YOUR OBJECTIVE =
Copy out the lines of the listing between the one holding "Looking across" and the one holding "5.43 metres", inclusive, reproducing them without any change.

MATERIAL FOR THIS EXERCISE =
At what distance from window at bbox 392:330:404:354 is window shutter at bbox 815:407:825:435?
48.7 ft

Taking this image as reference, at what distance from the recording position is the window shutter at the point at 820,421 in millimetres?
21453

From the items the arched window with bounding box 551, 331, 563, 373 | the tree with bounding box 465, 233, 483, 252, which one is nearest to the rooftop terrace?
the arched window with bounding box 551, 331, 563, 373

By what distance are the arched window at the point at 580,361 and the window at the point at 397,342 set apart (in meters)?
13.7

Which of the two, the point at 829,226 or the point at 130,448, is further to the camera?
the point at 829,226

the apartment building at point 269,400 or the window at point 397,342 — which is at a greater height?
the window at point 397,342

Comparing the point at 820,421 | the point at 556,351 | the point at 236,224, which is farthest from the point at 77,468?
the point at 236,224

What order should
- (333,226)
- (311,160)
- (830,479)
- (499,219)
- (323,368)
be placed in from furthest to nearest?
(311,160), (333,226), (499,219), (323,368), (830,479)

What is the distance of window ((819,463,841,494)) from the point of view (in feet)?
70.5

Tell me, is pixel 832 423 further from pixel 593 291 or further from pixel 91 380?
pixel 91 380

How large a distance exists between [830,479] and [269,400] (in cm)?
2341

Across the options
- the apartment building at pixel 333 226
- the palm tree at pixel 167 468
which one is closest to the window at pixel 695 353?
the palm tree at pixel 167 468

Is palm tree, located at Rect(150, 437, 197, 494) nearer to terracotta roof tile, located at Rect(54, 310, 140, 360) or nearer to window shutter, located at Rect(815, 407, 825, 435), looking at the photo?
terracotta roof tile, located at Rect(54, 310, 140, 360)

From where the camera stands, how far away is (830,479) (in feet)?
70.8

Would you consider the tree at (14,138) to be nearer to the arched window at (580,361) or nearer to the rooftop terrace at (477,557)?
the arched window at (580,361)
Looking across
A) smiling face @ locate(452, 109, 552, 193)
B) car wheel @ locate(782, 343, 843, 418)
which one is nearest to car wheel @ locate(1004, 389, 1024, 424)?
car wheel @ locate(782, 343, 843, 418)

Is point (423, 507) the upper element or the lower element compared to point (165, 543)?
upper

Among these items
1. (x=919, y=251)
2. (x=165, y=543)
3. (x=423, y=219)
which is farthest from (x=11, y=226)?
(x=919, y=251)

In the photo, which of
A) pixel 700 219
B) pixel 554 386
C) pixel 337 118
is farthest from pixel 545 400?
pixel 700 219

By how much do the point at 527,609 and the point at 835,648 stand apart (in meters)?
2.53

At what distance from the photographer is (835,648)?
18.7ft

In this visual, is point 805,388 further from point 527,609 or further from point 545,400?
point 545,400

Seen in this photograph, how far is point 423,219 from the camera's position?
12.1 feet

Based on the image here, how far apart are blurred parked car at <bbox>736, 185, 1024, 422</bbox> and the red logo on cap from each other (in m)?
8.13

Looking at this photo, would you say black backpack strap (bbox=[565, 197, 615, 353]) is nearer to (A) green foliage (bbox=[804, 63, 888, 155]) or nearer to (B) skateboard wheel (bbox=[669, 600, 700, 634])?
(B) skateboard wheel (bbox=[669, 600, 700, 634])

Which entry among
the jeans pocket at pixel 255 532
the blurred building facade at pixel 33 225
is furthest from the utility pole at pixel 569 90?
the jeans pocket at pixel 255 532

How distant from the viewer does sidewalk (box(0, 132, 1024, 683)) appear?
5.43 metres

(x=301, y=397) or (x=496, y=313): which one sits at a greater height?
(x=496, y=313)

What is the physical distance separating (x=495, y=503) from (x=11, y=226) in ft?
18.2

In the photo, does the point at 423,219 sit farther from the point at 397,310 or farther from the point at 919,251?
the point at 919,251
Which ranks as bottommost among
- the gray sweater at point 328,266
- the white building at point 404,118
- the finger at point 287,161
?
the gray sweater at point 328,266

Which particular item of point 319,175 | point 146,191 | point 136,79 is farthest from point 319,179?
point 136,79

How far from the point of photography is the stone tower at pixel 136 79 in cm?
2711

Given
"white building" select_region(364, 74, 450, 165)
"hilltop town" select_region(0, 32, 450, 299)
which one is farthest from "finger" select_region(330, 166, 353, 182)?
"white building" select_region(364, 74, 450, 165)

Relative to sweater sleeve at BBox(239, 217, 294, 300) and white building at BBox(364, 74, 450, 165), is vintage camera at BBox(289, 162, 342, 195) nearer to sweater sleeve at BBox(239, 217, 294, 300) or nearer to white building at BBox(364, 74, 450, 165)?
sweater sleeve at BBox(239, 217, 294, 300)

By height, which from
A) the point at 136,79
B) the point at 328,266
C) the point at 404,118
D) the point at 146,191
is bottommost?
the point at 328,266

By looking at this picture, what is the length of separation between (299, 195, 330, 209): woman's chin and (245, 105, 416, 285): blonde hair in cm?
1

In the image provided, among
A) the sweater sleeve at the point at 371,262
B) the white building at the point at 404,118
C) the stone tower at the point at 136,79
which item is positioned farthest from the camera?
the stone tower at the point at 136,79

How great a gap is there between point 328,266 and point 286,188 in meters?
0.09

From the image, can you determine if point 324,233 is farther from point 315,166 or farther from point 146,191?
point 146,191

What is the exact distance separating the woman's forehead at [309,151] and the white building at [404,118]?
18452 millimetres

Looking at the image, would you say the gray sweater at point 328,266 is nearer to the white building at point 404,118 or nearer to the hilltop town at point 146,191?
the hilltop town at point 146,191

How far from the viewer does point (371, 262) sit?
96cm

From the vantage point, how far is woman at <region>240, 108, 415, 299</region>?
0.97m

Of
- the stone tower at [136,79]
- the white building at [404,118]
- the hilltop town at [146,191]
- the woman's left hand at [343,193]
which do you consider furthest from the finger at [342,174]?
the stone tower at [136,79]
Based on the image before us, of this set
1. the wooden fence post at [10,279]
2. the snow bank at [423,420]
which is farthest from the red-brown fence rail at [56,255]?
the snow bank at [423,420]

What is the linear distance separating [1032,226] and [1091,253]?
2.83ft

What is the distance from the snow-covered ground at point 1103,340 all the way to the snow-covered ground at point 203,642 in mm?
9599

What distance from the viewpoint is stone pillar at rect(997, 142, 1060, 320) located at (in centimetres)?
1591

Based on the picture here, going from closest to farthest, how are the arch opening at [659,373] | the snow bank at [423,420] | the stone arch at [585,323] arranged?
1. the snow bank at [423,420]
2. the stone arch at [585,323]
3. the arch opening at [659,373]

WRITTEN SOLUTION =
Looking across
A) smiling face @ locate(452, 109, 552, 193)
B) car wheel @ locate(782, 343, 843, 418)
which one is nearest to car wheel @ locate(1004, 389, 1024, 424)?
car wheel @ locate(782, 343, 843, 418)

Is point (423, 507) the upper element or the lower element compared to point (165, 543)?
upper

Among these items
1. (x=919, y=251)
2. (x=165, y=543)
3. (x=423, y=219)
which is farthest from (x=11, y=226)?
(x=919, y=251)

In the photo, which of
A) pixel 700 219
B) pixel 554 386
C) pixel 337 118
is farthest from pixel 545 400?
pixel 700 219

By how much do the point at 527,609 and the point at 835,648 stand apart (in meters)?
2.53

At what distance from the photographer is (835,648)?
18.7ft

In this visual, is point 805,388 further from point 527,609 or further from point 545,400?
point 545,400

Seen in this photograph, how far is point 423,219 from the camera's position?
12.1 feet

Based on the image here, how far apart are blurred parked car at <bbox>736, 185, 1024, 422</bbox> and the red logo on cap from each other (in m)?
8.13

Looking at this photo, would you say black backpack strap (bbox=[565, 197, 615, 353]) is nearer to (A) green foliage (bbox=[804, 63, 888, 155]) or nearer to (B) skateboard wheel (bbox=[669, 600, 700, 634])?
(B) skateboard wheel (bbox=[669, 600, 700, 634])

Which entry among
the jeans pocket at pixel 255 532
the blurred building facade at pixel 33 225
is furthest from the utility pole at pixel 569 90?
the jeans pocket at pixel 255 532

How distant from the viewer does sidewalk (box(0, 132, 1024, 683)) appear?
5.43 metres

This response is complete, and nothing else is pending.